1884 – Convalescent Home, Clacton on Sea, Essex

Architect: Fred Chancellor


Essex Convalescent Home, in what became Coppins Road in Magdalen Green, Great Clacton, built to the designs of Fred Chancellor, opened in 1884. It was funded by private subscription as a memorial to the chairman of the Essex Quarter Sessions John Perry-Watlington and was therefore sometimes known as the Perry-Watlington Convalescent Home. It accommodated ten patients of each sex. Additions costing £2,000 doubled patient provision in 1892, and provided a new smoking room and lobby in 1898.

However, there were only eight males and four females aged from 14 to 44 present in 1901. New rooms were erected at each end of the home in that year at a cost of £564, allowing a total of 24 female and 20 male patients.

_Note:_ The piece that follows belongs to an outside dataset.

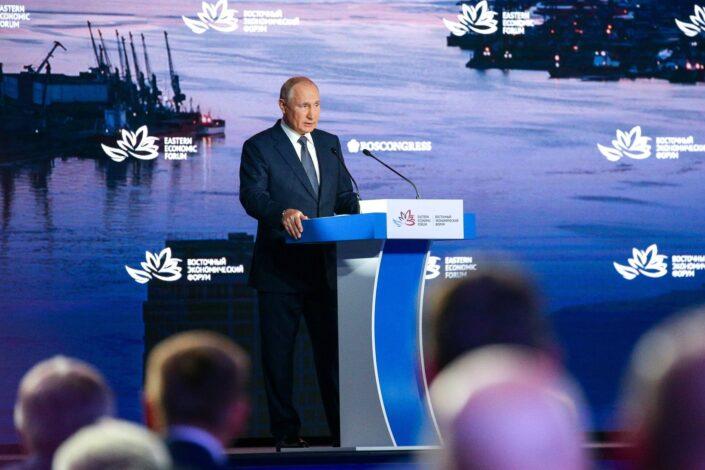 Putin: SAD su u Avganistanu doživele katastrofu, to kažu i sami Amerikanci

Other additions included another male ward c. 1904 and ground-floor rooms and first-floor bedrooms c. 1931. Accommodation had increased to 30 beds for each sex by 1937. Annual patient numbers rose steadily in the earlier 20th century, from 475 in 1907 to 569 in 1913, reaching a peak of 884 in 1938. There were 365 patients in 1955.

In 1959 the home became Barker House, a holiday home for mentally handicapped male patients from the Royal Eastern Counties’ Institution Turner Village, Colchester, Bridge Hospital, Witham, and Brunswick House, Mistley.In the early 1970s there were 58 beds in total, including a children’s unit of 19 beds for permanent residents. In the mid 1980s Barker House became a community unit with 18 places following the closure of Royal Eastern Counties’ Institution, Essex Hall, Colchester.

The lodge, built 1887, is the only original building that remains, as Barker House was demolished and replaced by housing in the later 1980s.